DIRECTIONS.
Repeat exactly, and only, the lines from the line containing "How far from the observation" through the last line of the records below, including both.

GIVEN ENTRIES.
☆ ☆ ☆
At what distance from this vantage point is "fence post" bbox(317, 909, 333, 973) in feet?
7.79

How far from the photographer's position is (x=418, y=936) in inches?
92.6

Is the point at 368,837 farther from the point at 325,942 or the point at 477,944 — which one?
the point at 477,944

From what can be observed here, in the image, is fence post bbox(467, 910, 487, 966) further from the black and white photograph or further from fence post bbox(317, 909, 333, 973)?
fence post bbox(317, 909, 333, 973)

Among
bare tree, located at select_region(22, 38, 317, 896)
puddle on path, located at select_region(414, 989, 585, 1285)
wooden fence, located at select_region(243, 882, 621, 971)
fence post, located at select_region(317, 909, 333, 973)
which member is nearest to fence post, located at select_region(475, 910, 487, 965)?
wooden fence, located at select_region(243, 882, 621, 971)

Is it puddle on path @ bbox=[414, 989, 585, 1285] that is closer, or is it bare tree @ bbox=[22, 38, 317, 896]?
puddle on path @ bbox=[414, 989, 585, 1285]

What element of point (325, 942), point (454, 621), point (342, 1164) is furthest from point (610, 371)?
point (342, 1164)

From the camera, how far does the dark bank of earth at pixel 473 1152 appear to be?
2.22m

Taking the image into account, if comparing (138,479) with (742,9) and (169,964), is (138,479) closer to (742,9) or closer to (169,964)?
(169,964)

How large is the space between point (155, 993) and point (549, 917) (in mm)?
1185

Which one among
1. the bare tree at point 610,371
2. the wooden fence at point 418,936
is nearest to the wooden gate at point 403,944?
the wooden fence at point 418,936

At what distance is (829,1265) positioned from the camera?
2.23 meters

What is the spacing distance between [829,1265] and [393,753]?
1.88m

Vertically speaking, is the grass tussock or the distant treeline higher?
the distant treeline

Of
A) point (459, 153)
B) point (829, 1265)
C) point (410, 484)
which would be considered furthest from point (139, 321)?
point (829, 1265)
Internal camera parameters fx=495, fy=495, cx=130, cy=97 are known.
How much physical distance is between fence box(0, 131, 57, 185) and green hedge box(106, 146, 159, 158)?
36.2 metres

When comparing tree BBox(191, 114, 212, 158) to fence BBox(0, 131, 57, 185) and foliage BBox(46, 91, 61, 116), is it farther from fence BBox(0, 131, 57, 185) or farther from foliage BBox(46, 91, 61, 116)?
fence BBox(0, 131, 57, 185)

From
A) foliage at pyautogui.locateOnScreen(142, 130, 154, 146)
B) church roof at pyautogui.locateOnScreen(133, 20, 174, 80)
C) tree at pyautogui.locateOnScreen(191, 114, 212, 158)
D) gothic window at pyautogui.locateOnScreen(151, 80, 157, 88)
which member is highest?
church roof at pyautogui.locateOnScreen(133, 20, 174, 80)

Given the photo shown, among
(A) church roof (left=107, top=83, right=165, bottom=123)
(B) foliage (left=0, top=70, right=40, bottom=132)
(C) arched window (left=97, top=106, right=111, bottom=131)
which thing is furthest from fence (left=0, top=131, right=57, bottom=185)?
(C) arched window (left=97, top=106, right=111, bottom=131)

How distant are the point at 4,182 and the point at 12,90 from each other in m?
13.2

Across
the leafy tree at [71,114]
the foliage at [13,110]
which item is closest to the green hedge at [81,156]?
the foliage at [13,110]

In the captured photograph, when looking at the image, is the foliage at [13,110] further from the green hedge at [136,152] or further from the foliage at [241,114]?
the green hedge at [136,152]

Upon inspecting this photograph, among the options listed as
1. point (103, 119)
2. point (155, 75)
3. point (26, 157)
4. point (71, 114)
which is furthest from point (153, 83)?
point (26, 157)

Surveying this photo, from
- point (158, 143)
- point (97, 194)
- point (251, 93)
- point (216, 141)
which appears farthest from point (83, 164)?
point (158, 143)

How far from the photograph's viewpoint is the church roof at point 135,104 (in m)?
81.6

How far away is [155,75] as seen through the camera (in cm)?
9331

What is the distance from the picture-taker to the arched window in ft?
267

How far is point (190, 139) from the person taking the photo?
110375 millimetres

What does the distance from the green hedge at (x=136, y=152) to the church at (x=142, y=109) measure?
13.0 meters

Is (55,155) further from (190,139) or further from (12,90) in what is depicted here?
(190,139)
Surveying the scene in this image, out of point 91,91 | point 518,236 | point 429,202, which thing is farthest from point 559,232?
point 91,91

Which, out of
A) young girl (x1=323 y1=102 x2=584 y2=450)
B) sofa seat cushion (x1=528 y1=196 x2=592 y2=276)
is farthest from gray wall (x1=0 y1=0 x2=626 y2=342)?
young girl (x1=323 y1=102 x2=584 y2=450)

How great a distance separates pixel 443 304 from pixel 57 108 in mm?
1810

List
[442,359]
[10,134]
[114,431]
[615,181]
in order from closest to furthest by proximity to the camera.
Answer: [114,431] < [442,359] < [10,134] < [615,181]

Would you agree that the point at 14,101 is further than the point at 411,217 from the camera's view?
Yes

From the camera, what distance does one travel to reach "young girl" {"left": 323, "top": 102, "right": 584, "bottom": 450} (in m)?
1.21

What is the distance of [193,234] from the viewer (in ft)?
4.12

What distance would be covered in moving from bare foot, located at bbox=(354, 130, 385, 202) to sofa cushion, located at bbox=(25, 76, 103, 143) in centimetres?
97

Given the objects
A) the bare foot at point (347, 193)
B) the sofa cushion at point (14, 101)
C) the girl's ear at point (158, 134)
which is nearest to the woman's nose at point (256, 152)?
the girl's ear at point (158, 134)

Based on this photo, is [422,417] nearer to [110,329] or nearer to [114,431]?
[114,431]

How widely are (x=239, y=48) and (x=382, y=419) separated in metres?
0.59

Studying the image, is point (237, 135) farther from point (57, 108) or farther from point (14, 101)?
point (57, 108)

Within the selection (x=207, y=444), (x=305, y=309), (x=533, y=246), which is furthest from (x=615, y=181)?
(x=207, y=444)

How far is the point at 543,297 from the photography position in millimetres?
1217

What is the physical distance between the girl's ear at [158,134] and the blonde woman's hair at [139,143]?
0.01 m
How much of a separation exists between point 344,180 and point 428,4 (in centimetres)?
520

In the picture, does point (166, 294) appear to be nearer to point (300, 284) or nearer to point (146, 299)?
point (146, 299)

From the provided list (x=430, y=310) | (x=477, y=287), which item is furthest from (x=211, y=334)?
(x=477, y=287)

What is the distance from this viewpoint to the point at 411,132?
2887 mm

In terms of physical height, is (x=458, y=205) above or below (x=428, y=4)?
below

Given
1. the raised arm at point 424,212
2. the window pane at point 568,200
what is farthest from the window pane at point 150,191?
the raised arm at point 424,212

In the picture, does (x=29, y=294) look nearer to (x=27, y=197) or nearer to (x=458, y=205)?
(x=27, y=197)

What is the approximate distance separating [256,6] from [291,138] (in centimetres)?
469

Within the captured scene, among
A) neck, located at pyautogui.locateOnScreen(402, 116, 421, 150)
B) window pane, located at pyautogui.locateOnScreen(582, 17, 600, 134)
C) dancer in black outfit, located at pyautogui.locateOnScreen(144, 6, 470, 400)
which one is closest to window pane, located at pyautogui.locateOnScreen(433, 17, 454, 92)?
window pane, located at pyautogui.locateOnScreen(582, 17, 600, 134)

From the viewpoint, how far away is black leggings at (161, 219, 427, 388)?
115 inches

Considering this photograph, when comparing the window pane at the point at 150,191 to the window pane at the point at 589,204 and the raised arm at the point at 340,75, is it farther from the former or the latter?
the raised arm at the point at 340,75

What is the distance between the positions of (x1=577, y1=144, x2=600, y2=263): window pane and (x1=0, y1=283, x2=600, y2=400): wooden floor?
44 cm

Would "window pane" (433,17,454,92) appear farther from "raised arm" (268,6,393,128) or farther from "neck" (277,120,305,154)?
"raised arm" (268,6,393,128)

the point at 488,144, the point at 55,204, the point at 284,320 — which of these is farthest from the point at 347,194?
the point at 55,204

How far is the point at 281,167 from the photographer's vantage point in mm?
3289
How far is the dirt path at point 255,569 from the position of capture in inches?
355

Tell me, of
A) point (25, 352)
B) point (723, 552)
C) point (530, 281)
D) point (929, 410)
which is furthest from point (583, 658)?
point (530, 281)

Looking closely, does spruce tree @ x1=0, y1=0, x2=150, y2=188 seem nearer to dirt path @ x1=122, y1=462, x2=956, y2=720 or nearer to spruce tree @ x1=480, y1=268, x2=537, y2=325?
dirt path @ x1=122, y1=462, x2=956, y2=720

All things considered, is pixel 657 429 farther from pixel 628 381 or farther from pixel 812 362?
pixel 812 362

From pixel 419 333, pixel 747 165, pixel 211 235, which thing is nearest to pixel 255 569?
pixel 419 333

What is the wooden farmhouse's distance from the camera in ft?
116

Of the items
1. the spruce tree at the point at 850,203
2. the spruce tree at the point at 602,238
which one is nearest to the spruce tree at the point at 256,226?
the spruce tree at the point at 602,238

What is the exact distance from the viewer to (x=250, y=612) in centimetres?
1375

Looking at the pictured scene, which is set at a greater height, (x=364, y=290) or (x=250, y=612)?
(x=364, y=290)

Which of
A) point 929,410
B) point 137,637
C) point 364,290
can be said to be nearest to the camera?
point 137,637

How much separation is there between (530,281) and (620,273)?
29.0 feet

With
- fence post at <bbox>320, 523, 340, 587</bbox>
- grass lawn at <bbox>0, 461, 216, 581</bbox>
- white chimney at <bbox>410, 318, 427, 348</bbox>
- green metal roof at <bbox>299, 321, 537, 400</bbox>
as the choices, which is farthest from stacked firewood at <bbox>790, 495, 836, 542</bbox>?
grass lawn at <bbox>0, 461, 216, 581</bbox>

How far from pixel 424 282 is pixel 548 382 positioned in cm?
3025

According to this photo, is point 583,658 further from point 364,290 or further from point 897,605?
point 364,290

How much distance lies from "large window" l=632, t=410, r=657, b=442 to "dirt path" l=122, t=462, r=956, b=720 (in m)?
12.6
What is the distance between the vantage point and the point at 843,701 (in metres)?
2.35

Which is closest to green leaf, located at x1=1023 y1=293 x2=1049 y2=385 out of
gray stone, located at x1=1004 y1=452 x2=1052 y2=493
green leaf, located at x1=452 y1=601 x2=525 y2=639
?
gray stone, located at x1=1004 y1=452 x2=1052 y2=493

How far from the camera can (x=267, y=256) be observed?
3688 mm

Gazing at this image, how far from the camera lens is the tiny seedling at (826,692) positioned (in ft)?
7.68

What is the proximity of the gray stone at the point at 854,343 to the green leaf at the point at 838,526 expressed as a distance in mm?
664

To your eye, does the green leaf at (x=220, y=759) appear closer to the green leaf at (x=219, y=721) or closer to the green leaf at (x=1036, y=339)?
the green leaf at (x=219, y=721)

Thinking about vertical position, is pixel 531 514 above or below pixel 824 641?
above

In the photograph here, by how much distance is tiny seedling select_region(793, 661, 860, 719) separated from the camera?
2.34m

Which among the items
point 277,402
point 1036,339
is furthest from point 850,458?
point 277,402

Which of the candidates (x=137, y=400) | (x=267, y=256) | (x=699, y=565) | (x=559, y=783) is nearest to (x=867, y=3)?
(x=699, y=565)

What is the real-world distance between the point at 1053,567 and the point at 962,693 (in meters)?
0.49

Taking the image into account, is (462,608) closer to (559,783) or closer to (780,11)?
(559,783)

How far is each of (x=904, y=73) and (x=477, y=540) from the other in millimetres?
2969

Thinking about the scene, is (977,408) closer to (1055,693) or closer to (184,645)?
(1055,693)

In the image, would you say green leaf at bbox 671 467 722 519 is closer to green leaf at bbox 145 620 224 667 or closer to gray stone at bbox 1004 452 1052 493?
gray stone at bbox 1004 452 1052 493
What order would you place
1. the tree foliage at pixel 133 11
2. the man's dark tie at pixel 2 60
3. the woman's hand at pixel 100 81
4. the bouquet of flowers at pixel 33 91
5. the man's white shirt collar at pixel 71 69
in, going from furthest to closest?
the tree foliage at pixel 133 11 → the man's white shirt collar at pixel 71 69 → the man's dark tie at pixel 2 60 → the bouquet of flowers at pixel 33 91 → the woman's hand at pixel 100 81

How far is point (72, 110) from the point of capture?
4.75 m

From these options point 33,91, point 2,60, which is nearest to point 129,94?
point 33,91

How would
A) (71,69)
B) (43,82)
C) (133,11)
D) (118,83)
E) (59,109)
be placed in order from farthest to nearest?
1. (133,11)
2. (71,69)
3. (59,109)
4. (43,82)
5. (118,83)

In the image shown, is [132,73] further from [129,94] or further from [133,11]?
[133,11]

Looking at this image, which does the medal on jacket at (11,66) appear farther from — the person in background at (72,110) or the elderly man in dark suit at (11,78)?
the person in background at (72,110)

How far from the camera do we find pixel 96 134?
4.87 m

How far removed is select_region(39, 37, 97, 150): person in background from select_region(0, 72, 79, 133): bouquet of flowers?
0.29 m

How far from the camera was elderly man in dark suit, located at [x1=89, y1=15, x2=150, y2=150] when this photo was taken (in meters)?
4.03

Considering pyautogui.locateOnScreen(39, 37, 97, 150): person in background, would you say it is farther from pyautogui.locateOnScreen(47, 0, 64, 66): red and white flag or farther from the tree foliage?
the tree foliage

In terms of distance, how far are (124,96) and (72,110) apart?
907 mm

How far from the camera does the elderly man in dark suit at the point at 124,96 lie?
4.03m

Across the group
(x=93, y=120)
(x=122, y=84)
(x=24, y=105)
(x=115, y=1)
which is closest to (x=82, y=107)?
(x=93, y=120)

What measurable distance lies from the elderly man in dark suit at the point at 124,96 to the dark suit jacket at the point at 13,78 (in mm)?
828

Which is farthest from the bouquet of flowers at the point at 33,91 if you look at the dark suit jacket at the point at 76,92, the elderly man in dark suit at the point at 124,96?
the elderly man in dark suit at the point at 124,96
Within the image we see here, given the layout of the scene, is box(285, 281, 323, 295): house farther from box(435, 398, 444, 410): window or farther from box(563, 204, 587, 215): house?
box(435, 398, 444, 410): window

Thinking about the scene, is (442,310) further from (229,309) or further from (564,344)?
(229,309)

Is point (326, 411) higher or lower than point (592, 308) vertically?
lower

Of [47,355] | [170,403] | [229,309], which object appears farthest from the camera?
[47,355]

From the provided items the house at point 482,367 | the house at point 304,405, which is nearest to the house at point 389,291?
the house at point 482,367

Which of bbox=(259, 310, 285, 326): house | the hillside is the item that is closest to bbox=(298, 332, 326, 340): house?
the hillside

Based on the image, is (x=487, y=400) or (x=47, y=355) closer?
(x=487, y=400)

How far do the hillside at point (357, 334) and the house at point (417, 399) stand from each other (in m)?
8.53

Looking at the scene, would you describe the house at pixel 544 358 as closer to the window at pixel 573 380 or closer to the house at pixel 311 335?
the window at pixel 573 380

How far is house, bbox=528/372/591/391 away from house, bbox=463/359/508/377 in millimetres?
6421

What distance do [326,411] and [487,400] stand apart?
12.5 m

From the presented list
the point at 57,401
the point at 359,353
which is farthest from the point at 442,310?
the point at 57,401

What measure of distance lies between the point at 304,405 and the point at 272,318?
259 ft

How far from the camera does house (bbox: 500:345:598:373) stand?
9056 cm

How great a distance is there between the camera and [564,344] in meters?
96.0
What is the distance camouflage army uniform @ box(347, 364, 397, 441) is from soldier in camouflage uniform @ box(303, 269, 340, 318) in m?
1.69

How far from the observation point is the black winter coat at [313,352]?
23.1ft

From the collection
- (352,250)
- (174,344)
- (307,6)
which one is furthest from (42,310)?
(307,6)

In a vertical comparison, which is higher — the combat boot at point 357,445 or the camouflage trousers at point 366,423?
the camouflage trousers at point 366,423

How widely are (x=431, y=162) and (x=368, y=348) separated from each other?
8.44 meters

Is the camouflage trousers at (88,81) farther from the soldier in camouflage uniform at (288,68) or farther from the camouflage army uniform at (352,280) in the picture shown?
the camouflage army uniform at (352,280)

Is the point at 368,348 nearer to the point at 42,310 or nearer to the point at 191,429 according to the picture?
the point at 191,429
☆ ☆ ☆
SOLUTION TO THIS TASK.
How far from the observation point is the black winter coat at [313,352]?
23.1ft

From the collection
- (352,250)
- (174,344)
- (307,6)
which one is furthest from (42,310)?
(307,6)

In a vertical comparison, which is higher — the combat boot at point 357,445 or the camouflage trousers at point 366,423?
the camouflage trousers at point 366,423

How widely are (x=431, y=162) and (x=368, y=348) separated from each other?
8.44 meters

Is the camouflage trousers at (88,81) farther from the soldier in camouflage uniform at (288,68) or farther from the camouflage army uniform at (352,280) in the picture shown?
the camouflage army uniform at (352,280)

Is the point at 368,348 nearer to the point at 42,310 or nearer to the point at 191,429 according to the picture?
the point at 191,429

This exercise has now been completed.